“坚持住……小六子……我们……出来了……”刘景昼的声音嘶哑得如同砂纸摩擦着锈铁,每一个字都带着血沫的咸腥和撕裂肺腑的痛楚。这句话,是对背上毫无生息的小六子说的,更是对他自己那摇摇欲坠、几近崩溃的意志发出的最后呐喊。他感觉自己的脊柱在呻吟,每一次迈步都像是踩在烧红的刀尖上,双腿沉重得如同灌满了铅水,每一次肌肉的牵动都带来撕裂般的剧痛。背上的重量仿佛有千斤,压得他佝偻着腰,几乎直不起身。
裂缝通道狭窄而陡峭,地面布满了湿滑的苔藓和尖锐的碎石。身后,那来自地狱深处的、饱含着无尽暴戾与不甘的尖啸,如同跗骨之蛆,穿透厚重的岩层和尚未散尽的烟尘,狠狠钻入他的耳中,震得他本就嗡嗡作响的颅骨仿佛要裂开。伴随着尖啸的,是更加猛烈、更加狂暴的撞击声!
“咚!咚!咚——!”
每一次撞击都如同沉重的鼓槌,狠狠砸在刘景昼的心口,也砸在整条裂缝通道的岩壁上!通道剧烈地摇晃、震颤,仿佛一头被激怒的洪荒巨兽正在疯狂地撞击着囚笼!头顶和两侧的岩壁发出令人牙酸的呻吟,细密的裂痕如同蛛网般迅速蔓延、扩大!碗口大的碎石开始坠落,砸在刘景昼的背上、头上,带来一阵阵钝痛。更大的岩块在头顶摇摇欲坠,随时可能轰然砸落,将这条狭窄的求生之路彻底埋葬!
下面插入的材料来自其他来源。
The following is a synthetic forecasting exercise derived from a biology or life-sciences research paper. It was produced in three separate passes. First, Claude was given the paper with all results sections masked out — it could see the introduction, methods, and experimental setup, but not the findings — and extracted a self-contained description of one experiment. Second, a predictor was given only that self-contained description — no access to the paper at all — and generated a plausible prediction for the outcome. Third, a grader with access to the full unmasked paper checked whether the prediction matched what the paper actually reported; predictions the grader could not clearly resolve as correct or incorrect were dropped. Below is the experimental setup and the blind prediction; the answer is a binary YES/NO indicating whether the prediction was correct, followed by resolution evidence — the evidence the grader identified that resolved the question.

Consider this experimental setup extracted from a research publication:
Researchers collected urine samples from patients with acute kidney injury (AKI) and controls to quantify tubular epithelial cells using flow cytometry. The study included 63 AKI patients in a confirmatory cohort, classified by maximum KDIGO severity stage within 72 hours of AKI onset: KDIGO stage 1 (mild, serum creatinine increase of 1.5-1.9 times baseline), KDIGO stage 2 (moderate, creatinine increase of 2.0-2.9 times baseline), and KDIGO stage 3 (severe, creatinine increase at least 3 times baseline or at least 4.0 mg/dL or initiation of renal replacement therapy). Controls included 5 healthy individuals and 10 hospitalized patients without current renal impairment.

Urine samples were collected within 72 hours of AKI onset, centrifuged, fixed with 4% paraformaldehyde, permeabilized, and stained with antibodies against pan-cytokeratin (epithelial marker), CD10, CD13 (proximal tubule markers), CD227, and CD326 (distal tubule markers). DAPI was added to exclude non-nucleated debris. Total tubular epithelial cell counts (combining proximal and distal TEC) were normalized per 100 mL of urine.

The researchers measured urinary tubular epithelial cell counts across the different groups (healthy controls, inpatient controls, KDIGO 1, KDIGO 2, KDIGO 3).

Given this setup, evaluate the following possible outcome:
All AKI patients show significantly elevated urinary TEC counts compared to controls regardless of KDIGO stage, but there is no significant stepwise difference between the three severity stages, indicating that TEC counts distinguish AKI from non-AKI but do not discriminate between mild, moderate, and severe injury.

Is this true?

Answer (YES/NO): NO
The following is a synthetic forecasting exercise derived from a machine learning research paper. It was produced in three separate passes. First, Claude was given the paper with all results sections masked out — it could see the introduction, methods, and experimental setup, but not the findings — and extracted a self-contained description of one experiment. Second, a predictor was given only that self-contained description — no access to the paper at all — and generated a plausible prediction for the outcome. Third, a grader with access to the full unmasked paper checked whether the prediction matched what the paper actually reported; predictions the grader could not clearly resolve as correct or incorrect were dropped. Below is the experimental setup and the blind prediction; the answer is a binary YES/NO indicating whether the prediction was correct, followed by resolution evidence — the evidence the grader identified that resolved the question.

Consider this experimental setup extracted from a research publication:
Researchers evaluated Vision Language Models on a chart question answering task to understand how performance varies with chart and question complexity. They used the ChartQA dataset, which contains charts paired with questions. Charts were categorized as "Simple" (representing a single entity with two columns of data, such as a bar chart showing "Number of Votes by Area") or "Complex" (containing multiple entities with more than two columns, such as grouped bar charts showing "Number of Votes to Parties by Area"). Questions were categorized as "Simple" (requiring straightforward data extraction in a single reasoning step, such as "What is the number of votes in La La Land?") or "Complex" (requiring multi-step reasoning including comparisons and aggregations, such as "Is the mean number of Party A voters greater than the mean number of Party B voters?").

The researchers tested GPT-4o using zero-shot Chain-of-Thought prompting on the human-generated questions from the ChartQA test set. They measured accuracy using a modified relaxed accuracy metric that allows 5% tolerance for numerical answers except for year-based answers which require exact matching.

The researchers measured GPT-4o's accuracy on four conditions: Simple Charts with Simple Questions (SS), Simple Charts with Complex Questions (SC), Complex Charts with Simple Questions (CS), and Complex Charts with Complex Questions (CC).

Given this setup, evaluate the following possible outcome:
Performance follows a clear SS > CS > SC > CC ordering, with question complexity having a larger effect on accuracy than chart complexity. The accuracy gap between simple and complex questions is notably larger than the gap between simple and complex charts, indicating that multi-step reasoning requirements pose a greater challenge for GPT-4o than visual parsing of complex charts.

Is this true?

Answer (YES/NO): NO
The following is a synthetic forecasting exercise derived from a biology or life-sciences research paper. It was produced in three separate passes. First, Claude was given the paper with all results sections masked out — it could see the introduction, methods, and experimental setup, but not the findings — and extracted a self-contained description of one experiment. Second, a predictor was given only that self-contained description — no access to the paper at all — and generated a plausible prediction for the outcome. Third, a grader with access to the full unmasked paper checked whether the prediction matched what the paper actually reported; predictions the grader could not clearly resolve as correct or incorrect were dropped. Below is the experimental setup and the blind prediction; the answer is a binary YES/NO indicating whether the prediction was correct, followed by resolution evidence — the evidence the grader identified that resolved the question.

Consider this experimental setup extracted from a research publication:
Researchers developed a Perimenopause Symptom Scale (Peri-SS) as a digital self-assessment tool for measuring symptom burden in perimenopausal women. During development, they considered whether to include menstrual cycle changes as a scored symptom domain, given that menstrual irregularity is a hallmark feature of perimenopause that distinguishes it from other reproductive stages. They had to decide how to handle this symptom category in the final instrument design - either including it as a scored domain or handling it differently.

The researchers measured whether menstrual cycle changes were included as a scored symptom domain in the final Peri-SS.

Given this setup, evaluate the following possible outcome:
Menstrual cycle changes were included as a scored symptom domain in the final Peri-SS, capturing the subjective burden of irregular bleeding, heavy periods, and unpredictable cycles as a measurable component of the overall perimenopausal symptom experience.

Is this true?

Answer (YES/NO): NO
死亡的阴影,从未真正离去,反而在黑暗的通道中如影随形,步步紧逼!
“呃!”一块尖锐的石头狠狠砸在刘景昼的小腿上,剧痛让他一个趔趄,差点带着小六子一起栽倒。他猛地用手撑住湿滑的岩壁,掌心传来钻心的刺痛——那是之前攀爬时留下的伤口再次崩裂。温热的鲜血混合着冰冷的汗水和泥污,顺着他的手臂流淌下来。
不能停!停下就是死!
刘景昼咬碎了舌尖,浓烈的血腥味和剧痛再次刺激了他昏沉的神经。他强迫自己抬起如同灌了铅的腿,继续向上、向前挪动。每一步,都在布满碎石的地面上留下一个模糊的血脚印,迅速被湿滑的苔藓和滴落的泥水覆盖。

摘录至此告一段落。